PTA at Crossroads: Volunteer Group Must Be Managed in a Way to Suit the Current Era
14:59 JST, November 9, 2024
Due to the increase of two-worker households and single-parent families, parent-teacher associations (PTAs) at schools are being forced to review their activities. They should be reorganized to suit the times through simplifying and streamlining.
PTAs are voluntary organizations made up of students’ parents or guardians and teaching staff. After the end of World War II, the General Headquarters, the Supreme Commander for the Allied Powers (GHQ) encouraged the establishment of PTAs to democratize education, and the associations were established across the nation.
Although there has never been an obligation to join a PTA, all parents had participated and paid membership fees to keep the associations running. Parents who are elected as officers tend to be self-employed people or full-time homemakers. They are responsible for helping out at school events, organizing bazaars and cleaning up local areas.
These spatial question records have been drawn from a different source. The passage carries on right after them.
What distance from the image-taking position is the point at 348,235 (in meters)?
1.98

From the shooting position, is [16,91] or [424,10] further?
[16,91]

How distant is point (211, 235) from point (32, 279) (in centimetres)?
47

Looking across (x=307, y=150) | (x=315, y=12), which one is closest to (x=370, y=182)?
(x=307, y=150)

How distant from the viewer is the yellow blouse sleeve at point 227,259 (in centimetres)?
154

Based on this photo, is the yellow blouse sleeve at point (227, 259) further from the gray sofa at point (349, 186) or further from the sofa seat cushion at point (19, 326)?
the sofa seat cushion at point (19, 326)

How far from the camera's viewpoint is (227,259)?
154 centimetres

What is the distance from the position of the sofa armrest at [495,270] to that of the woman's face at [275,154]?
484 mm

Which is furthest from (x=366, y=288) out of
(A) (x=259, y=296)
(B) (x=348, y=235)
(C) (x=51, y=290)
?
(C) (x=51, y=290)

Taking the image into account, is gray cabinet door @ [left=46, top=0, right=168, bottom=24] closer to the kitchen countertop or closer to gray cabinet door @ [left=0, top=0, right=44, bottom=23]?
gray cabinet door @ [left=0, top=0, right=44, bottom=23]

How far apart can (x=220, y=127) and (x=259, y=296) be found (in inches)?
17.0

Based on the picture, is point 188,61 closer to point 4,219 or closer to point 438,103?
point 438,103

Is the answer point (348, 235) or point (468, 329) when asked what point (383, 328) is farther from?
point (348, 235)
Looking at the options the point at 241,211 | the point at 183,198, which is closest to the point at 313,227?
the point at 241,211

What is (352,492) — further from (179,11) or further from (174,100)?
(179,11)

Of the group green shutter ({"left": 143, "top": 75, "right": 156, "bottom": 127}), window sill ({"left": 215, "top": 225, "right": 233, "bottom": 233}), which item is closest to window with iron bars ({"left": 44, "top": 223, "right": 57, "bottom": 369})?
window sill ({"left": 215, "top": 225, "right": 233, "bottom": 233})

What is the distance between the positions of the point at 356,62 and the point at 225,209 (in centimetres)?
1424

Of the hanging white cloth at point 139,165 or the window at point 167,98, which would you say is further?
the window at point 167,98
However, in recent years, as more parents have come to hold jobs, there have been many cases of parents pressing each other to be elected as PTA officers, and even of PTA officers reluctantly being chosen by lottery. As it has become widely known that joining a PTA is not compulsory, the number of parents and guardians who opt out is increasing.
If the organizational structure and duties of PTAs are not reviewed, further decline is inevitable.
The function of the PTA, which supports the growth of children in cooperation with teachers while sharing information, will probably continue to be important. However, there are also reportedly cases in which PTAs are tasked with jobs that should be done by schools or local governments, such as washing classroom curtains.
For streamlining, there is a need to distinguish between activities that are necessary to continue and those that can be scaled down or abolished. There is a strong resistance to PTA meetings that are held frequently. Sometimes they are held after school on weekdays, which makes it difficult for working people to attend.
It is important to try to reduce the burden through such measures as moving meetings online or sending administrative messages by group email.
In some elementary and junior high schools in the city of Kawanishi, Hyogo Prefecture, PTAs have been dissolved and replaced with volunteer organizations that charge no membership fees and recruit participants for activities on an ad hoc basis. There is also a growing trend to outsource activities such as newsletter production to private companies.
With such cases as references, PTA models that suit local circumstances should be explored. It is desirable to come up with organizations that would encourage people to participate at their own initiative by considering what is needed for children, instead of forcing them to participate reluctantly.
The National Congress of Parents and Teachers Association of Japan, the nationwide federation of PTAs, has seen withdrawals of the Tokyo elementary school organization and the organizations of the cities of Chiba and Saitama. The Okayama Prefecture organization has said it will dissolve at the end of the fiscal year.
The congress has been involved in a scandal in which dubious accounting in connection with repairing its building was discovered, leading to the arrest of a former senior official of the congress.
The reason for the succession of withdrawals of subordinate organizations from the congress is that it is becoming more difficult to pay membership fees to the congress due to the decline in PTA activities, as well as a lack of trust in the congress’ management. Unless the national body improves the transparency of its accounting, the trend of withdrawals will likely accelerate further.